On any CIO's shortlist of critical leadership skills, the ability to surf the never-ending waves of technology fads is among the topmost. But there are no shortcuts in learning how to distinguish the essential from the fad, says David Kepler, CIO and corporate vice president of electronic business and commerce for Midland, Mich.-based Dow Chemical. This skill comes only with hard-won experience. "Part of the key is pattern recognition," he says. "I mean, how many times can you get excited and run toward the next thing just to get your nose bloodied?"

Kepler's unusually long tenure in the IT field - 26 years in IS offices at Dow Chemical - has given him a superior vantage from which to observe the flows and eddies of technology. But what makes him really rare in this age of migrant professional workers is that he has spent his entire career at a single company. Therein lies his key to deciding which sales pitches to believe: "I've always had more affinity for Dow and our industry than the technology," he admits, "so I naturally tend to concentrate more on where we [in IT] can add the most value."
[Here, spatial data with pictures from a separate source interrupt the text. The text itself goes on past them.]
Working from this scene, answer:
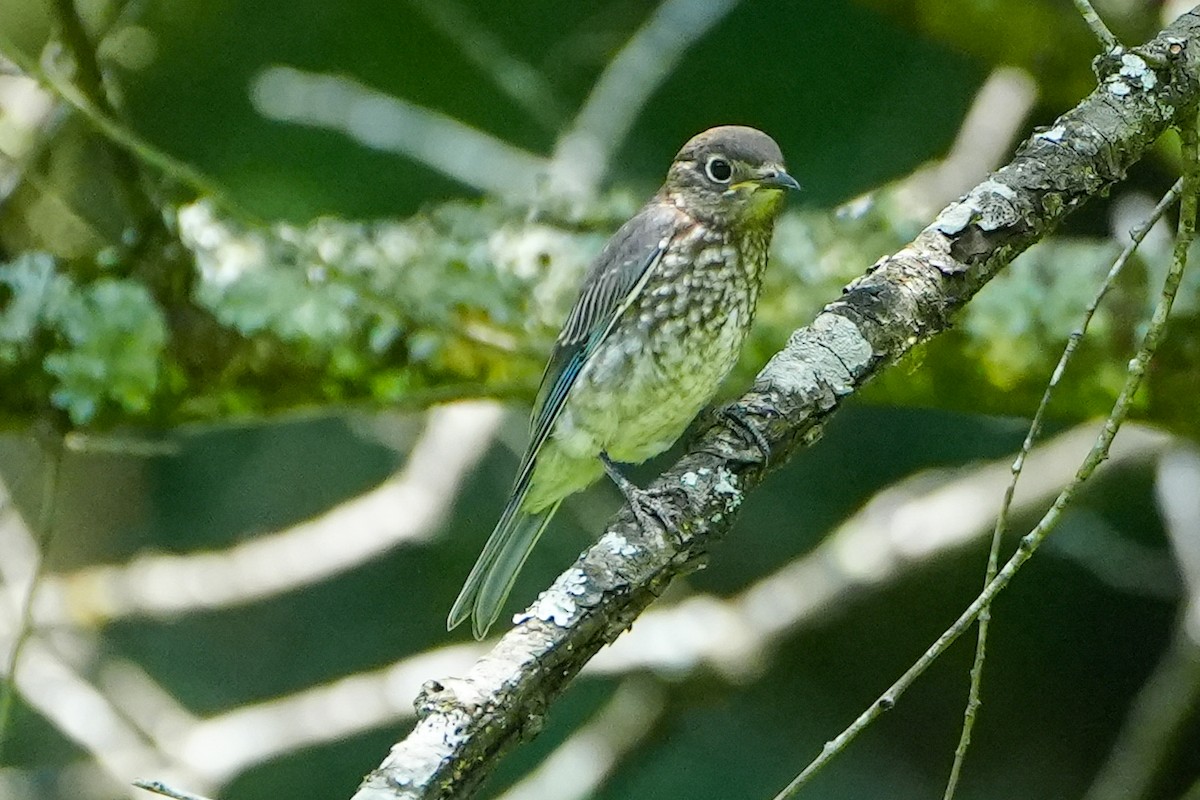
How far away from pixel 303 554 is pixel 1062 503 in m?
3.19

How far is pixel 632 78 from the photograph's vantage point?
4.79 metres

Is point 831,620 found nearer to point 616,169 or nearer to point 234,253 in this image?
point 616,169

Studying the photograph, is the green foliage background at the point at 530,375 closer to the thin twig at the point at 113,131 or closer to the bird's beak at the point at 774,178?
the thin twig at the point at 113,131

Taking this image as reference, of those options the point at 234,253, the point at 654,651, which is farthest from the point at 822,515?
the point at 234,253

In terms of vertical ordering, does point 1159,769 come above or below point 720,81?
below

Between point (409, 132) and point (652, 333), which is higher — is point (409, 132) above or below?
above

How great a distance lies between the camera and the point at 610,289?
3.10 m

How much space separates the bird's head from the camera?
305 centimetres

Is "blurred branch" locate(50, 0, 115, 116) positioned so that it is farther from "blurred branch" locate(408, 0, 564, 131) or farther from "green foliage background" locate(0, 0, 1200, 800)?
"blurred branch" locate(408, 0, 564, 131)

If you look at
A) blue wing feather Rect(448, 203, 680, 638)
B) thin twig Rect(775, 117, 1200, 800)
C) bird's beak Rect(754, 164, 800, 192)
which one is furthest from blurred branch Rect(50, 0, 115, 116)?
thin twig Rect(775, 117, 1200, 800)

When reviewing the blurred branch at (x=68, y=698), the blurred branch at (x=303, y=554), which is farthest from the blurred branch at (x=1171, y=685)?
the blurred branch at (x=68, y=698)

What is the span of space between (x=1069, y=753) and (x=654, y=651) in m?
1.31

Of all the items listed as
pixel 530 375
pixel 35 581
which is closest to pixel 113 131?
pixel 35 581

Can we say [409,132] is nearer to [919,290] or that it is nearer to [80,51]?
[80,51]
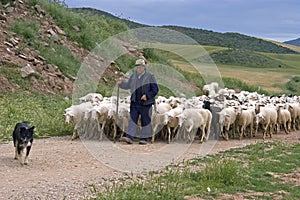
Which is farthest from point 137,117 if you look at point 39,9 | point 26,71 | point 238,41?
point 238,41

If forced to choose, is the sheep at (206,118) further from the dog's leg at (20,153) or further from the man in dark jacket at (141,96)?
the dog's leg at (20,153)

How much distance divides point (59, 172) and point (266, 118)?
25.3 ft

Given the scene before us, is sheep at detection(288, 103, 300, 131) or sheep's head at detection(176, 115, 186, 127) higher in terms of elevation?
sheep at detection(288, 103, 300, 131)

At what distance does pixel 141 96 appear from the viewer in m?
12.6

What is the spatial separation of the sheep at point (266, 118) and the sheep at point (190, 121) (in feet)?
7.40

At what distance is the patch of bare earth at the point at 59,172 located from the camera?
7.80 meters

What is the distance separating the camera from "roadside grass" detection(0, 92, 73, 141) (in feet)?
43.8

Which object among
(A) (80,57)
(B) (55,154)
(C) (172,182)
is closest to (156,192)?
(C) (172,182)

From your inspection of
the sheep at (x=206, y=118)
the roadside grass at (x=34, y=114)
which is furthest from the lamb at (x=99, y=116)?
the sheep at (x=206, y=118)

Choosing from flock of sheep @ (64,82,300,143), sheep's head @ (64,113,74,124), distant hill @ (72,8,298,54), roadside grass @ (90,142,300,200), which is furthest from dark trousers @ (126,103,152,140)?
distant hill @ (72,8,298,54)

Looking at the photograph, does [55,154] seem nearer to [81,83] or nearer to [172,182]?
[172,182]

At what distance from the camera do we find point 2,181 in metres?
8.30

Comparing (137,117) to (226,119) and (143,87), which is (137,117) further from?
(226,119)

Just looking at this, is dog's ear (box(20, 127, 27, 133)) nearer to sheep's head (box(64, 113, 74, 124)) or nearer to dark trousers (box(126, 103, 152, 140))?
sheep's head (box(64, 113, 74, 124))
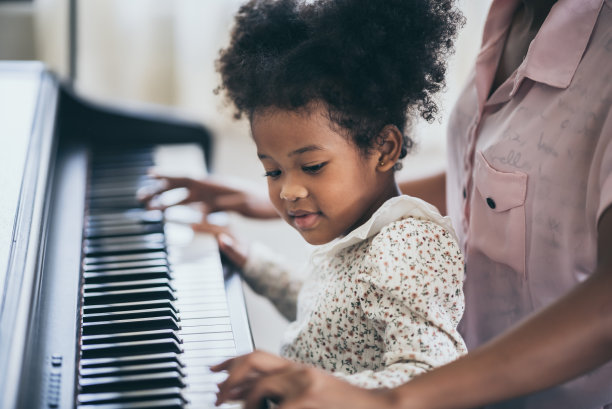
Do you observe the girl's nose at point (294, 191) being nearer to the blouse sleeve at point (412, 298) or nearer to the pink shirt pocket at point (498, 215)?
the blouse sleeve at point (412, 298)

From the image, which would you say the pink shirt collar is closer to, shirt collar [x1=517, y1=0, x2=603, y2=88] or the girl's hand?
shirt collar [x1=517, y1=0, x2=603, y2=88]

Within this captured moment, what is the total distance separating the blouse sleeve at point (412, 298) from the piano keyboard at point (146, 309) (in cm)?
21

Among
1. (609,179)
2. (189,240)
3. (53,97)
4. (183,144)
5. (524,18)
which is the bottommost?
(609,179)

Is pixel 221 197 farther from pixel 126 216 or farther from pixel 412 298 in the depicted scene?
pixel 412 298

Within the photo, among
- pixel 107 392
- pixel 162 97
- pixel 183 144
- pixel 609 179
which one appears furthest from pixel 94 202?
pixel 162 97

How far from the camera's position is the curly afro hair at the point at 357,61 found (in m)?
1.05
This approach has been Kepler's lodestone since he joined the IS department of Dow's western division facility in Pittsburgh in 1975, straight out of college (where he received a degree in chemical engineering). "This was a time when companies like ours were still trying to figure out the best way to leverage technology," he says. "The perception among our businesses was that IT was a function that was struggling. The things we had to focus on in those days, first and foremost, were providing basic service and concentrating on the fundamentals."

Kepler worked his way through six divisions and headquarters offices and half again as many titles to arrive at his current position, which he has held since February 1998. Today, as a corporate vice president reporting directly to CEO Michael D. Parker, Kepler sets the direction for IT strategy and operation along with other members of the company's executive team.

Kepler and his highly centralised department support a geographically dispersed company that seems to be in perpetual acquisition mode. In the early '90s, Dow Chemical became the poster child for a successful ERP implementation, as many other companies struggled with ERP or gave up altogether. Kepler worked to separate the hype of ERP from its practical promise, setting and communicating expectations to internal users and a reasonable pace of change.

A key to Kepler's success with ERP and subsequent IT projects is his establishment of a cross-functional committee, comprising many high-level functional managers with strong IS biases. The committee evaluates proposals on a point system, factoring in not only the quality of vendors and their applications but also Dow's technical and organisational readiness for change. "Most of these things that come along are very good concepts," Kepler says, "but you have to recognise that they require significant organisational change and will take longer than anyone thinks." The voice of hard-won experience speaks.